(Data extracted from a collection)
╔══
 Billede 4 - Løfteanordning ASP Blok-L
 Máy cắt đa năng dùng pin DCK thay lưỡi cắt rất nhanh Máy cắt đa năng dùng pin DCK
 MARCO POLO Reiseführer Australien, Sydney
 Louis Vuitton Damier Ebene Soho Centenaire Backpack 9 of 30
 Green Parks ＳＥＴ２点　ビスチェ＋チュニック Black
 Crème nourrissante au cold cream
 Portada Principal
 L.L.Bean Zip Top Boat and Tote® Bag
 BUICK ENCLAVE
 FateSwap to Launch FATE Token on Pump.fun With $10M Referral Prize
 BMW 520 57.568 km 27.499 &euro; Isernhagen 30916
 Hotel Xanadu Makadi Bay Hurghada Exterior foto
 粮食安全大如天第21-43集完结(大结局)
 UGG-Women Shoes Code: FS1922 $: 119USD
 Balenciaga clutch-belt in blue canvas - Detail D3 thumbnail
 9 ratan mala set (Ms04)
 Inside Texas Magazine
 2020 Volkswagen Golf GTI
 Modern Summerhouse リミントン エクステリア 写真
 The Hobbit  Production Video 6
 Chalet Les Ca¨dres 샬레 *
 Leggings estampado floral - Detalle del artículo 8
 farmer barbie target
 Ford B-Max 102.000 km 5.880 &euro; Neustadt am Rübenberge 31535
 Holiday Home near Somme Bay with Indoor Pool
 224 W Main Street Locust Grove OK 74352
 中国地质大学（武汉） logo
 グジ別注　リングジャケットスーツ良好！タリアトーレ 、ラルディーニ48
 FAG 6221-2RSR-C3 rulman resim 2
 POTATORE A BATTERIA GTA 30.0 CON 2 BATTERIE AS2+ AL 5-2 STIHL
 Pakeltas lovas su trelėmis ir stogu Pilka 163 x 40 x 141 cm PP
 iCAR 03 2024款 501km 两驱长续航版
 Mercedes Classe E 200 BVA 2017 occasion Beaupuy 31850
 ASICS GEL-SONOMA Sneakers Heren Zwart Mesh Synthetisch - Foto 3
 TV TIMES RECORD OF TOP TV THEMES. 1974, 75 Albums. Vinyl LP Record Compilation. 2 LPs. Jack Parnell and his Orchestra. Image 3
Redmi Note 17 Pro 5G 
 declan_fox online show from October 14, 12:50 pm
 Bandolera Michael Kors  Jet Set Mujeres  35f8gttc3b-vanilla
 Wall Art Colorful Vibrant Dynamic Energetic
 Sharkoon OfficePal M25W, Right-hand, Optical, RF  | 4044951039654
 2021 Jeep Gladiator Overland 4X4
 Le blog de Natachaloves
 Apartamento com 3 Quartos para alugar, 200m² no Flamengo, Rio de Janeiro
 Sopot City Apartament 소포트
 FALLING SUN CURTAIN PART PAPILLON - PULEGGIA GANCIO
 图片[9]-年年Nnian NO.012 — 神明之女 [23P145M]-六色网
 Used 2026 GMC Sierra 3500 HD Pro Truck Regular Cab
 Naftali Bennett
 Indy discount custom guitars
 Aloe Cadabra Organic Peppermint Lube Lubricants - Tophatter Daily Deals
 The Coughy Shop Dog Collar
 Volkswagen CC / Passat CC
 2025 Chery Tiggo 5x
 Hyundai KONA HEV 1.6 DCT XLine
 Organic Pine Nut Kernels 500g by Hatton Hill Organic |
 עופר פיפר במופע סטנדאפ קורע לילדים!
╚══
_PROMPT_: Filter the entries and keep only the lines holding "Volkswagen".

_THE ANSWER_:
 2020 Volkswagen Golf GTI
 Volkswagen CC / Passat CC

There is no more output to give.